══ Quoted passage ══
Testimony to City Council on POPS Reporting

New York City Council Committee on Land Use
POPs Reporting Legislation
June 29, 2016
Tupper Thomas, Executive Director

Good afternoon, I am Tupper Thomas, Executive Director of New Yorkers for Parks, the citywide independent organization championing quality parks and open spaces for New Yorkers in all neighborhoods.

I’m here today to strongly support the proposed legislation to require semiannual reporting on the compliance statuses of privately owned public spaces by the Department of City Planning and the Department of Buildings. We applaud the move to create transparency and to make this reporting, which tracks compliance, violations and enforcement actions, available to the public.

There has been much attention in recent months focused on the quality and use of the plazas and arcades that are privately operated public spaces. New Yorkers for Parks believes that improving the quality of these POPS is important, and to do so requires understanding the existing conditions more thoroughly, and that starts with knowing whether they may actually be accessed by the public.
═══
══ Supplied material ══
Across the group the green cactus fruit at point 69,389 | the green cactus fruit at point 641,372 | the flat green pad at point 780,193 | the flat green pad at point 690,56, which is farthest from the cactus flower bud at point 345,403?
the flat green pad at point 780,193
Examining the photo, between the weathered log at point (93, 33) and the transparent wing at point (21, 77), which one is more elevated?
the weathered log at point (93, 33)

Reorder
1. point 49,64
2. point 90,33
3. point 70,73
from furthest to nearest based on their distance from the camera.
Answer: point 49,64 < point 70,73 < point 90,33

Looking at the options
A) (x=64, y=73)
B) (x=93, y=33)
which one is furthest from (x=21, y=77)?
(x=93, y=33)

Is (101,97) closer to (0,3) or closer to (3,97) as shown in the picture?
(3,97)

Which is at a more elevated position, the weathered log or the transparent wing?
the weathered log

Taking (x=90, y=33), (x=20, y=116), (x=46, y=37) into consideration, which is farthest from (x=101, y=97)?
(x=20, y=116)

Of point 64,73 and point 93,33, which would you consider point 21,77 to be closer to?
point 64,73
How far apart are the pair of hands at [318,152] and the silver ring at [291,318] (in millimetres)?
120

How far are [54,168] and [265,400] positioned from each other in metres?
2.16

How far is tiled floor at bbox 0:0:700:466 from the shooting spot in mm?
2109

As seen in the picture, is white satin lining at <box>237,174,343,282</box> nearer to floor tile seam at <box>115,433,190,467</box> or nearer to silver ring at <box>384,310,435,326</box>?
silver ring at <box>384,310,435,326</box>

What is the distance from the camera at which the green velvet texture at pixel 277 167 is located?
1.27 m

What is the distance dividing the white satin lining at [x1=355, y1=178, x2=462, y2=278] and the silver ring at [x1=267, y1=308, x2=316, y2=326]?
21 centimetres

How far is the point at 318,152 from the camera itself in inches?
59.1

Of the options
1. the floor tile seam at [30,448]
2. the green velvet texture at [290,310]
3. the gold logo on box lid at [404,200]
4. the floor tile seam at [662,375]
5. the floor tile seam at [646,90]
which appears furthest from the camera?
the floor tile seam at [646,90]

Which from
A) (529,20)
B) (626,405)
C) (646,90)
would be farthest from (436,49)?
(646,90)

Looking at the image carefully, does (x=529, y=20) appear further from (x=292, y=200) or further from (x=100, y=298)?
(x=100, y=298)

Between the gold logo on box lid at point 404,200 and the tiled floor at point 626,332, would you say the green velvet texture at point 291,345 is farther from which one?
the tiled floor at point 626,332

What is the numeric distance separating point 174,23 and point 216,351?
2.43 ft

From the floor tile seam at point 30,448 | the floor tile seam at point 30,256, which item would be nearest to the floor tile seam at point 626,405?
═══
▸ **Your tasks**
1. According to the POPS testimony, which two agencies would the proposed legislation require to report on compliance?
2. Please extend the testimony on POPS reporting from where it stops.

▸ **The responses**
1. The Department of City Planning and the Department of Buildings.

2.
We are pleased that the City Council is proposing new checks that will help the city understand how and if these public spaces are performing, but we are concerned that they do not go far enough, and that is especially troubling now. At this time, all over the city, we are seeing the loss of public spaces due to development and increasing privatization.

In some neighborhoods we are seeing city agencies like HPD and authorities like NYCHA surrender public open spaces, including community gardens and children’s playgrounds, for residential development. In other neighborhoods, the development of new residential units is creating an additional burden for existing open spaces, particularly in communities undergoing zoning changes, where increased population density is being contemplated without the necessary acquisition of land for new parks and open spaces. In this moment, the POPS of New York City are increasingly more critical elements of the public realm, and part of what makes this a livable city.

The plazas and arcades created through the tool of incentive zoning represent creative thinking; balancing a benefit for developers with a benefit for the public. Obviously the additional heights allowed for development have been realized, and it is important that each and every POP provide the public benefit intended when the development incentive was granted. The New York City Plaza Program through the Department of Transportation has modeled in recent years how well new plazas and arcades can function as popular and much-needed open spaces in communities.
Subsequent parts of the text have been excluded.